> **EXTRACT**
start

# 🌐 Cross-Lingual Information Retrieval using Transformers

Welcome to the project!

In this notebook, we’ll build a real-world **Cross-Lingual Information Retrieval** system using **Hugging Face Transformers** and **Sentence Transformers**.

### 🔍 Goal:
Given a **query in one language** (e.g., English), retrieve the most **relevant document in another language** (e.g., French, Spanish, Hindi).

### ✅ What You'll Learn:
- How to use multilingual transformer models like **MiniLM** from Hugging Face to generate sentence embeddings for cross-lingual search
- Generate **semantic embeddings** from text
- Use **cosine similarity** for semantic search
- Build a multilingual search system (end-to-end)

Let’s get started!


## 🔧 Step 1: Project Setup

In this step, we'll:
- Install all required libraries
- Import key modules

We'll use:

- `sentence-transformers`: for generating sentence embeddings
- `transformers`: (under the hood) for multilingual models
- **Cosine Similarity** (from `sentence-transformers.util`) for comparing embeddings


In [17]:
# Install the necessary libraries
!pip install -q sentence-transformers transformers datasets tf-keras

In [21]:
# Basic Python libraries
import numpy as np
import pandas as pd
import torch
import warnings
warnings.filterwarnings('ignore')

# Sentence Transformers (built on Hugging Face)
from sentence_transformers import SentenceTransformer, util

## 📂 Step 2: Load Tatoeba Dataset via Hugging Face

We'll utilize the Tatoeba dataset from Hugging Face, which contains multilingual sentence pairs. This dataset is ideal for building a cross-lingual information retrieval system.

We'll focus on English-French sentence pairs for this project.


In [78]:
from datasets import load_dataset

# Load the Tatoeba dataset with trusted custom code
dataset = load_dataset("tatoeba", lang1="en", lang2="fr", split="train", trust_remote_code=True)

# Display first 5 sentence pairs
for i in range(5):
    print(f"English: {dataset[i]['translation']['en']}")
    print(f"French:  {dataset[i]['translation']['fr']}\n")

English: When he asked who had broken the window, all the boys put on an air of innocence.

end

Stored entries
start

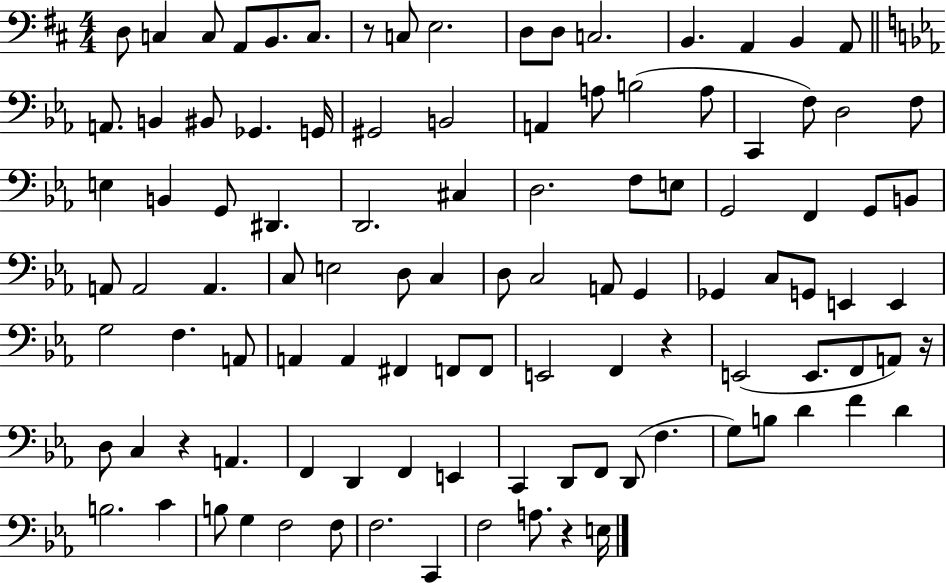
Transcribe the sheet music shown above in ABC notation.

X:1
T:Untitled
M:4/4
L:1/4
K:D
D,/2 C, C,/2 A,,/2 B,,/2 C,/2 z/2 C,/2 E,2 D,/2 D,/2 C,2 B,, A,, B,, A,,/2 A,,/2 B,, ^B,,/2 _G,, G,,/4 ^G,,2 B,,2 A,, A,/2 B,2 A,/2 C,, F,/2 D,2 F,/2 E, B,, G,,/2 ^D,, D,,2 ^C, D,2 F,/2 E,/2 G,,2 F,, G,,/2 B,,/2 A,,/2 A,,2 A,, C,/2 E,2 D,/2 C, D,/2 C,2 A,,/2 G,, _G,, C,/2 G,,/2 E,, E,, G,2 F, A,,/2 A,, A,, ^F,, F,,/2 F,,/2 E,,2 F,, z E,,2 E,,/2 F,,/2 A,,/2 z/4 D,/2 C, z A,, F,, D,, F,, E,, C,, D,,/2 F,,/2 D,,/2 F, G,/2 B,/2 D F D B,2 C B,/2 G, F,2 F,/2 F,2 C,, F,2 A,/2 z E,/4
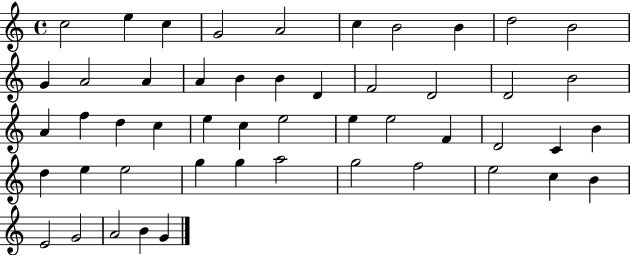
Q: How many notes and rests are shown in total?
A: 50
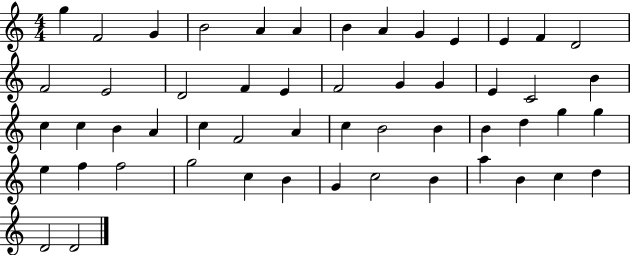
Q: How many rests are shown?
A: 0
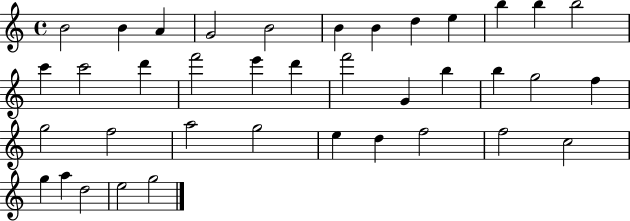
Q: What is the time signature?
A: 4/4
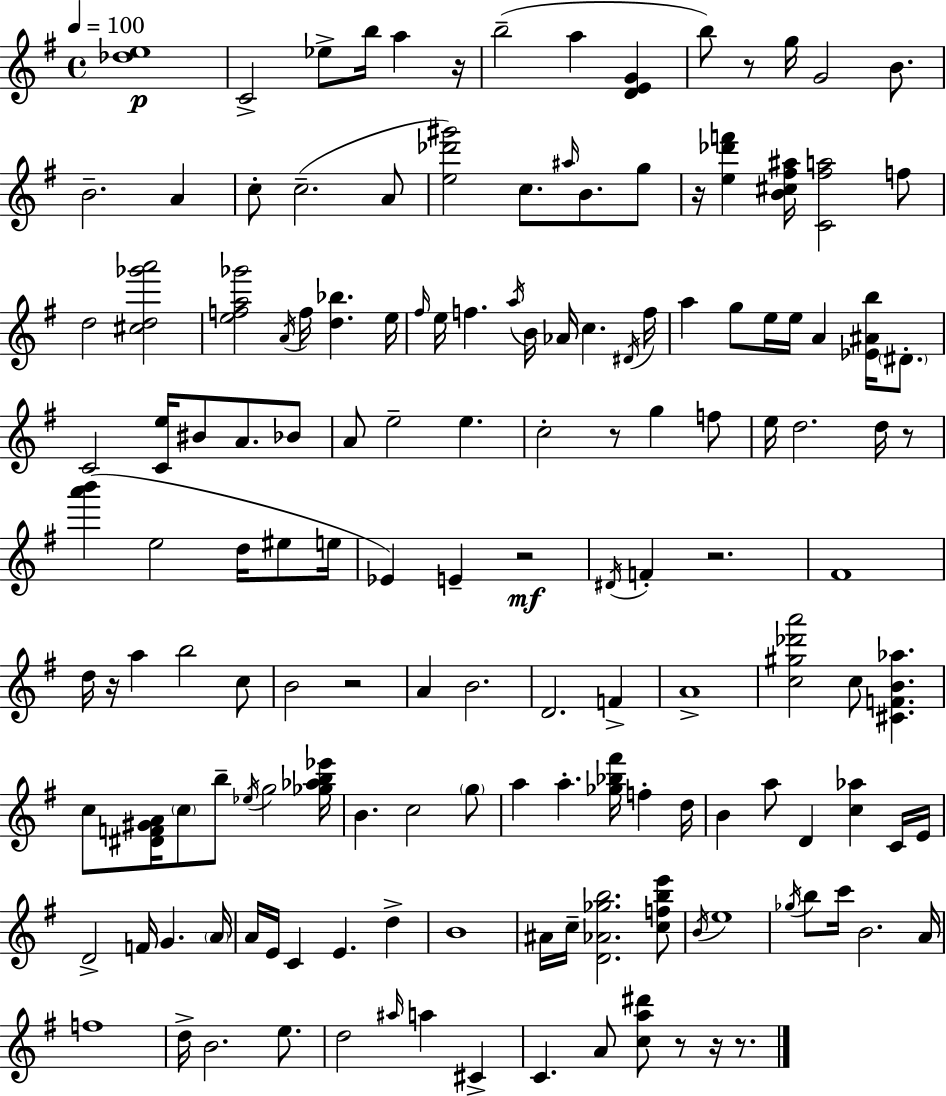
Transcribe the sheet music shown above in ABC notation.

X:1
T:Untitled
M:4/4
L:1/4
K:Em
[_de]4 C2 _e/2 b/4 a z/4 b2 a [DEG] b/2 z/2 g/4 G2 B/2 B2 A c/2 c2 A/2 [e_d'^g']2 c/2 ^a/4 B/2 g/2 z/4 [e_d'f'] [B^c^f^a]/4 [C^fa]2 f/2 d2 [^cd_g'a']2 [efa_g']2 A/4 f/4 [d_b] e/4 ^f/4 e/4 f a/4 B/4 _A/4 c ^D/4 f/4 a g/2 e/4 e/4 A [_E^Ab]/4 ^D/2 C2 [Ce]/4 ^B/2 A/2 _B/2 A/2 e2 e c2 z/2 g f/2 e/4 d2 d/4 z/2 [a'b'] e2 d/4 ^e/2 e/4 _E E z2 ^D/4 F z2 ^F4 d/4 z/4 a b2 c/2 B2 z2 A B2 D2 F A4 [c^g_d'a']2 c/2 [^CFB_a] c/2 [^DF^GA]/4 c/2 b/2 _e/4 g2 [_g_ab_e']/4 B c2 g/2 a a [_g_b^f']/4 f d/4 B a/2 D [c_a] C/4 E/4 D2 F/4 G A/4 A/4 E/4 C E d B4 ^A/4 c/4 [D_A_gb]2 [cfbe']/2 B/4 e4 _g/4 b/2 c'/4 B2 A/4 f4 d/4 B2 e/2 d2 ^a/4 a ^C C A/2 [ca^d']/2 z/2 z/4 z/2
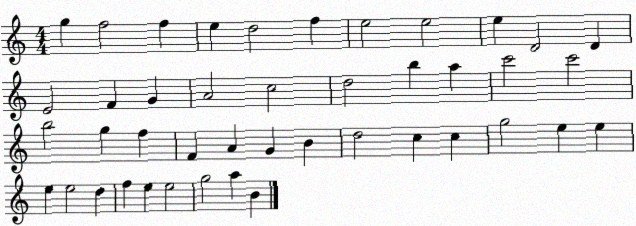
X:1
T:Untitled
M:4/4
L:1/4
K:C
g f2 f e d2 f e2 e2 e D2 D E2 F G A2 c2 d2 b a c'2 c'2 b2 g f F A G B d2 c c g2 e e e e2 d f e e2 g2 a B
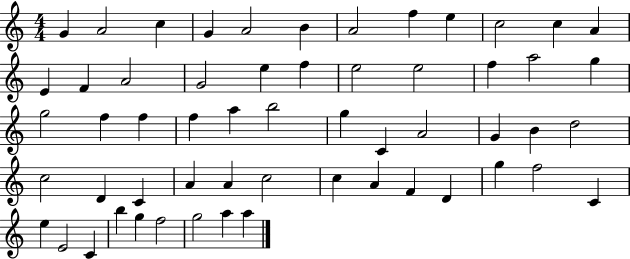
G4/q A4/h C5/q G4/q A4/h B4/q A4/h F5/q E5/q C5/h C5/q A4/q E4/q F4/q A4/h G4/h E5/q F5/q E5/h E5/h F5/q A5/h G5/q G5/h F5/q F5/q F5/q A5/q B5/h G5/q C4/q A4/h G4/q B4/q D5/h C5/h D4/q C4/q A4/q A4/q C5/h C5/q A4/q F4/q D4/q G5/q F5/h C4/q E5/q E4/h C4/q B5/q G5/q F5/h G5/h A5/q A5/q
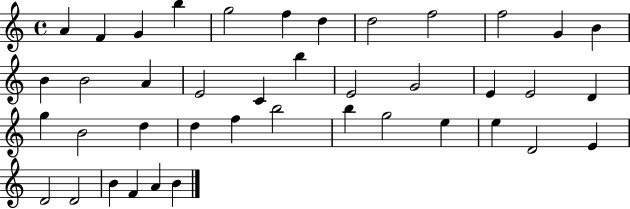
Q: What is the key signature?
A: C major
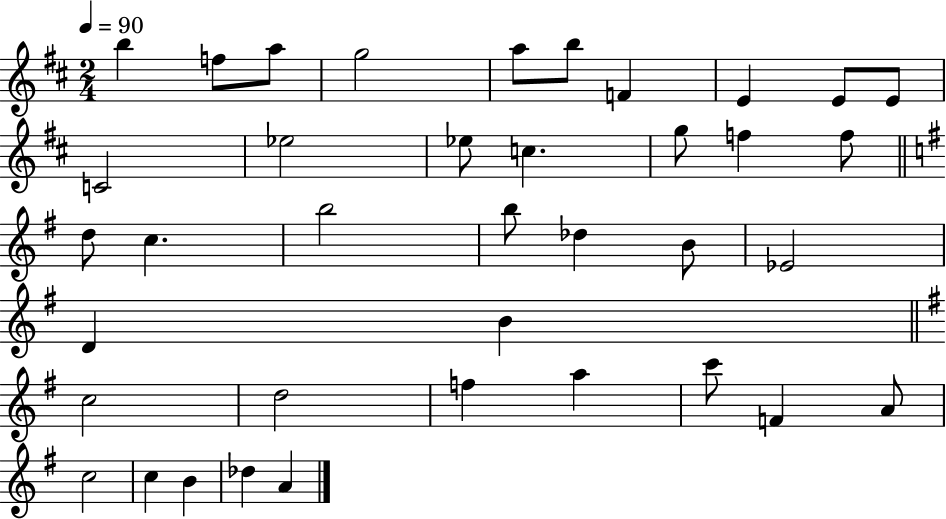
B5/q F5/e A5/e G5/h A5/e B5/e F4/q E4/q E4/e E4/e C4/h Eb5/h Eb5/e C5/q. G5/e F5/q F5/e D5/e C5/q. B5/h B5/e Db5/q B4/e Eb4/h D4/q B4/q C5/h D5/h F5/q A5/q C6/e F4/q A4/e C5/h C5/q B4/q Db5/q A4/q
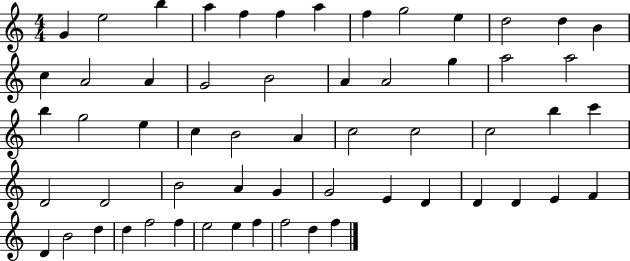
{
  \clef treble
  \numericTimeSignature
  \time 4/4
  \key c \major
  g'4 e''2 b''4 | a''4 f''4 f''4 a''4 | f''4 g''2 e''4 | d''2 d''4 b'4 | \break c''4 a'2 a'4 | g'2 b'2 | a'4 a'2 g''4 | a''2 a''2 | \break b''4 g''2 e''4 | c''4 b'2 a'4 | c''2 c''2 | c''2 b''4 c'''4 | \break d'2 d'2 | b'2 a'4 g'4 | g'2 e'4 d'4 | d'4 d'4 e'4 f'4 | \break d'4 b'2 d''4 | d''4 f''2 f''4 | e''2 e''4 f''4 | f''2 d''4 f''4 | \break \bar "|."
}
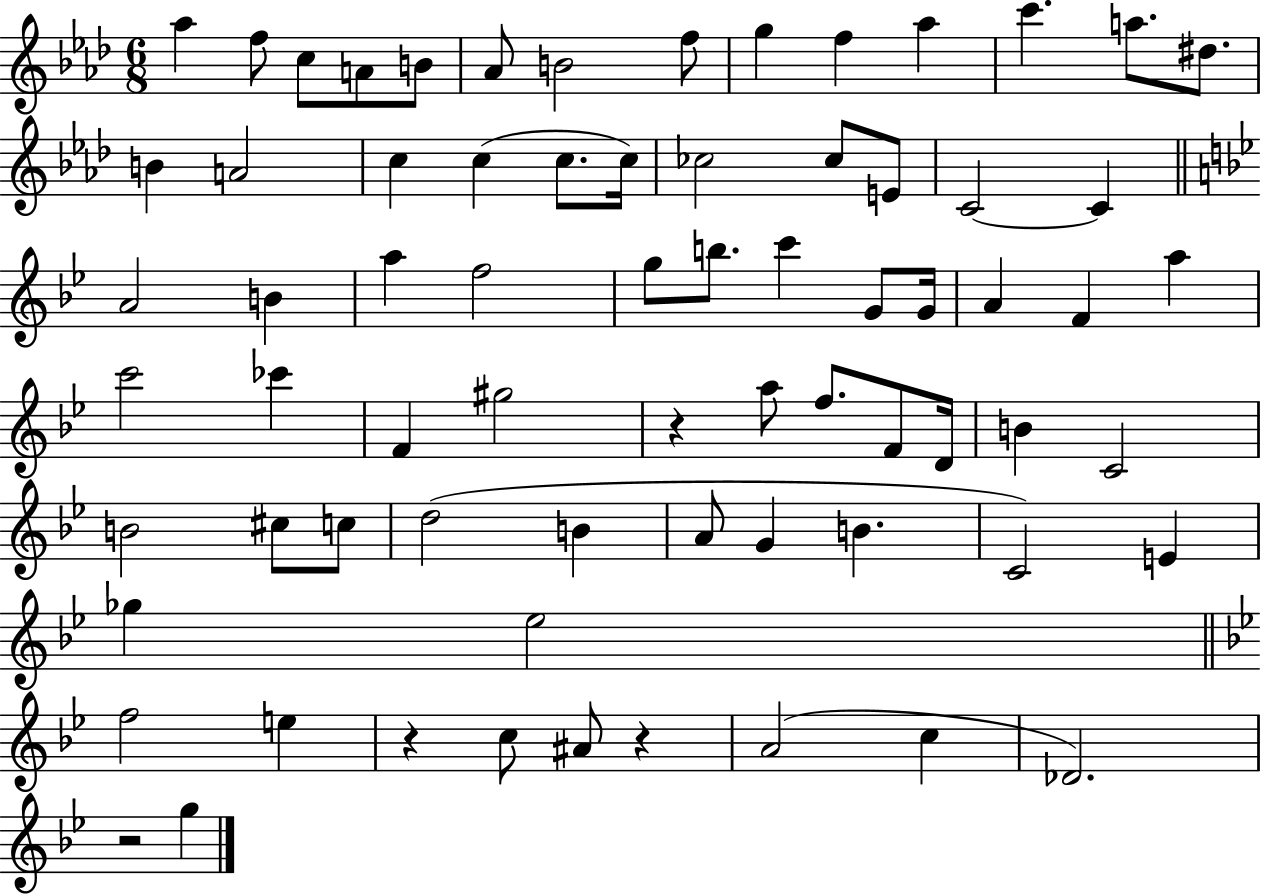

end

> **OBJECTIVES**
A. In the cross-lingual retrieval notebook, which language pair does the project focus on?
B. Name every library that the pip install command in the cross-lingual retrieval notebook installs.
C. Continue the cross-lingual retrieval notebook from its final line.

> **TASK-BY-TASK RESULTS**
A. English-French sentence pairs.

B. sentence-transformers, transformers, datasets, tf-keras

C.
French:  Lorsqu'il a demandé qui avait cassé la fenêtre, tous les garçons ont pris un air innocent.

English: Then, when he asked who had broken the window, all the boys acted innocent.
French:  Lorsqu'il a demandé qui avait cassé la fenêtre, tous les garçons ont pris un air innocent.

English: Let's try something.
French:  Essayons quelque chose !

English: Let's try something.
French:  Tentons quelque chose !

English: Let's try something.
French:  Essayons quelque chose.



## 🔢 Step 3: Generate Embeddings with a Multilingual Transformer

We'll now convert both English and French sentences into dense vector embeddings using the model:

📌 `paraphrase-multilingual-MiniLM-L12-v2`  
This model supports over 50 languages and maps similar sentences (even across languages!) to similar embeddings.

We'll use `SentenceTransformer.encode()` to:
- Encode all English queries
- Encode all French documents
- Store them in a format ready for similarity comparison


In [57]:
from sentence_transformers import SentenceTransformer

# Load multilingual model
model = SentenceTransformer('paraphrase-multilingual-MiniLM-L12-v2')

# Confirm it's loaded
print("Model loaded successfully!")

Model loaded successfully!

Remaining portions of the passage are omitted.